Santiago no respondió con palabras. En lugar de eso, se inclinó para besarme de nuevo, esta vez con más intensidad, mientras se acomodaba a mi lado. Sus manos exploraron con delicadeza, trazando líneas invisibles en mi piel, como si quisiera grabar cada detalle en su memoria.

Nos dejamos llevar por la intimidad del momento, nuestros cuerpos sincronizados en un lenguaje silencioso de deseo y amor. Era como si el tiempo se hubiera detenido, como si en ese instante solo existiéramos él y yo. Las caricias de Santiago se sentían como seda en mi pie. Con manos temblorosas por mi inexperiencia me permití tocar todo su cuerpo.
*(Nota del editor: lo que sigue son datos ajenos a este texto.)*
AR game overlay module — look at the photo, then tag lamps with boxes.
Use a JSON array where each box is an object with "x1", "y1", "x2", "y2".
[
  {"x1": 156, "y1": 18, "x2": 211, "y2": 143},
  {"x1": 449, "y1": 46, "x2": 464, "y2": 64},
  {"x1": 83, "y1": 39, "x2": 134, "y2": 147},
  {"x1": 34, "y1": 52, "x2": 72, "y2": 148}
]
Cada caricia suya encendía algo profundo en mí, algo que hacía eco en lo más íntimo de mi ser. Su cuerpo se unía al mío con una intensidad que me hacía olvidar todo, excepto el momento que estábamos compartiendo.

Mis manos buscaban anclarse en su espalda, como si temiera perderme en la vorágine de emociones que me envolvía. Él, atento a cada respuesta de mi cuerpo, me sostenía con fuerza y delicadeza a la vez, creando una conexión que iba más allá de lo físico.